Let Them Speak; Benefits to bringing a Controversial Speaker to College Campuses

Gage Skidmore- Wikimedia

Kimberly Wilson, Opinion Editor

Hang on for a minute...we're trying to find some more stories you might like.

Email This Story

Reading Time: 3 minutes


Chicago’s DePaul University recently came under fire from popular right-wing public speaker Candace Owens. The controversy stemmed from the school canceling an event at which Owens was scheduled to speak.

DePaul, just like several other universities, failed its students when it booted Owens. Schools should refrain from acting as censors. There are benefits to hearing opposing viewpoints, especially for college students.   

After the event was canceled, Owens complained her views were being censored and went as far as to accuse the school of “enslaving black minds” on Twitter. The school has since denied Owens’ claims, saying in a statement provided to Newsweek that the event was canceled because “established guidelines” were not followed by Owens and her team during its planning stages.

In any case, it would be difficult for the university to justify preventing Owens from speaking there.

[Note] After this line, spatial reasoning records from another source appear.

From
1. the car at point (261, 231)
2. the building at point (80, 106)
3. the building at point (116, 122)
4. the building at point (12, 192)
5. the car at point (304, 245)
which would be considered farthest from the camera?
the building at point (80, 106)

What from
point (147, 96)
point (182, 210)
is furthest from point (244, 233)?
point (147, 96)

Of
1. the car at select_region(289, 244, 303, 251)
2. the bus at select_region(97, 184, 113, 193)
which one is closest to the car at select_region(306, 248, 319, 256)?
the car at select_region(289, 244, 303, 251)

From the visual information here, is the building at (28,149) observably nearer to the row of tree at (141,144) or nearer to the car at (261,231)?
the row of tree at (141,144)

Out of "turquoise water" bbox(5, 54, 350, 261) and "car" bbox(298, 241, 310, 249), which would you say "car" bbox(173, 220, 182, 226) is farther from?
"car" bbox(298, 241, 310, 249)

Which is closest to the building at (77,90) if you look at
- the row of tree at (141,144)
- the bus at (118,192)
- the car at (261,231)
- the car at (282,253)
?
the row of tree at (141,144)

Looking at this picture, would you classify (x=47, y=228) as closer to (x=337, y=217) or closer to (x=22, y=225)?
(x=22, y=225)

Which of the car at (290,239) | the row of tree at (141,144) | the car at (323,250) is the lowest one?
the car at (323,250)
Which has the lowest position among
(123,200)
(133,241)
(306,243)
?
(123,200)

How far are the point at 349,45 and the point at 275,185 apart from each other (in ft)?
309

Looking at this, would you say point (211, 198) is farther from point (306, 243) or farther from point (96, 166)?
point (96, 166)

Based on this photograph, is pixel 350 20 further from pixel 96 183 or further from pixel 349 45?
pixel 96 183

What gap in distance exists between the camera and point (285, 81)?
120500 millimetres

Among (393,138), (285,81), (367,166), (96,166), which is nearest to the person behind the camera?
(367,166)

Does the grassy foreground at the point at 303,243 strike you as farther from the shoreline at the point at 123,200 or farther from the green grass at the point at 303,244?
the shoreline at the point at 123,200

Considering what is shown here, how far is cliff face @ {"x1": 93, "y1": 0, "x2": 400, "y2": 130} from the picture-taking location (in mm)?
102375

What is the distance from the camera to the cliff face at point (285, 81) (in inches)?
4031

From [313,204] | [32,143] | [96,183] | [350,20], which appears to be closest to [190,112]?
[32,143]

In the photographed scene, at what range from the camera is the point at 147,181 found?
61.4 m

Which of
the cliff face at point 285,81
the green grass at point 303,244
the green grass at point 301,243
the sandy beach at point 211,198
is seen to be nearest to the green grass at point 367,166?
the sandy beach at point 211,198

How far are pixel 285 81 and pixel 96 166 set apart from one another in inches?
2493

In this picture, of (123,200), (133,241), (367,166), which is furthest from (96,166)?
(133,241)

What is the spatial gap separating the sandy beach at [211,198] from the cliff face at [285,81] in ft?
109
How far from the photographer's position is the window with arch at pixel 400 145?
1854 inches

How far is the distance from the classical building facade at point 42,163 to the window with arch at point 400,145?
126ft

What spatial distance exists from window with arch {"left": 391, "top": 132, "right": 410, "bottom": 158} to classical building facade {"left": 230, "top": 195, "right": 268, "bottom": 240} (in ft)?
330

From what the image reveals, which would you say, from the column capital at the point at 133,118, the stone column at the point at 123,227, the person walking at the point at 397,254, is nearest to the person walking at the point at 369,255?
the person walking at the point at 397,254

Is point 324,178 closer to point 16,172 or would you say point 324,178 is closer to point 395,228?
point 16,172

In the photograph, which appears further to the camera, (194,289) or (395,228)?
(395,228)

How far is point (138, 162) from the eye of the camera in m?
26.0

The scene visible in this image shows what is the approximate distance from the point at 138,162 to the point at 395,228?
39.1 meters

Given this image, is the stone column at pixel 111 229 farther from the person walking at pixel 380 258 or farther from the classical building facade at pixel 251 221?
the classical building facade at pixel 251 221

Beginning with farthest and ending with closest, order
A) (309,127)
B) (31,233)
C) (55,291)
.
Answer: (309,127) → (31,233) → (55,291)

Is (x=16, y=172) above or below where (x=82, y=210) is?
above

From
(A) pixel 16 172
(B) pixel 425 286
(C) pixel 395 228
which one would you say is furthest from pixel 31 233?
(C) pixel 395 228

In the past, universities such as UC Berkeley and Auburn University have attempted to pull the plug on controversial speakers to no avail. The Newseum First Amendment Center states schools have a “constitutional responsibility” to not interfere when students bring someone to speak on campus.

It’s often difficult for us to hear opinions that differ from our own. Nonetheless, students will inevitably come across multiple cultures and perspectives during their time at college and after they graduate.

Listening to viewpoints they disagree with can help teach college students the invaluable skill of how to properly engage in difficult conversations. It’s important for college students to be able to respect someone even if they disagree with an opinion that person has. A lesson all adults would do well to internalize and one that colleges would do well to teach.  

Listening to opposing viewpoints can promote this tolerance and increase empathy as well. Besides, if a student really doesn’t think an argument is worth his or her time, there are plenty of good books at college libraries to get lost in during the talk.     

We’ll often dismiss ideas we don’t like without fully understanding them, which can rob us of the opportunity to articulate a comprehensive rebuttal. Having a thorough knowledge of the other side’s argument can make your own argument more convincing. You can’t really identify inconsistencies in an argument you don’t really know.

Not allowing a particular person to speak at a school could also result in the thing that school is trying to avoid—the propagation of a narrative they disapprove of.

Condemning that person would almost certainly result in a controversy, which would draw more attention to that person and, by extension, the idea they’re promoting.  Many controversial speakers revel in this denunciation for that exact reason. They’d be given the perfect platform to spread their views. A case in point is Candace Owens.

Every higher education institution has its own unique principles and values. It’s understandable they’d want their students to adhere to them. However, forcing an idea down someone’s throat is often an ineffective way to convince them of something. It’s better to allow students to hear an argument and decide its validity for themselves.

The only time it should be acceptable for schools to stop someone from speaking on their campus is if there is a real threat of violence. Safety concerns should always take precedence over everything else. Barring that, students should be allowed to invite speakers as they see fit.

A large part of college is about having new experiences and learning new things. Being exposed to different ways of thinking is a great way to expand one’s outlook on life. We may not agree with everything that’s presented to us, but as college students, we should develop the patience and maturity to at least hear the other side out.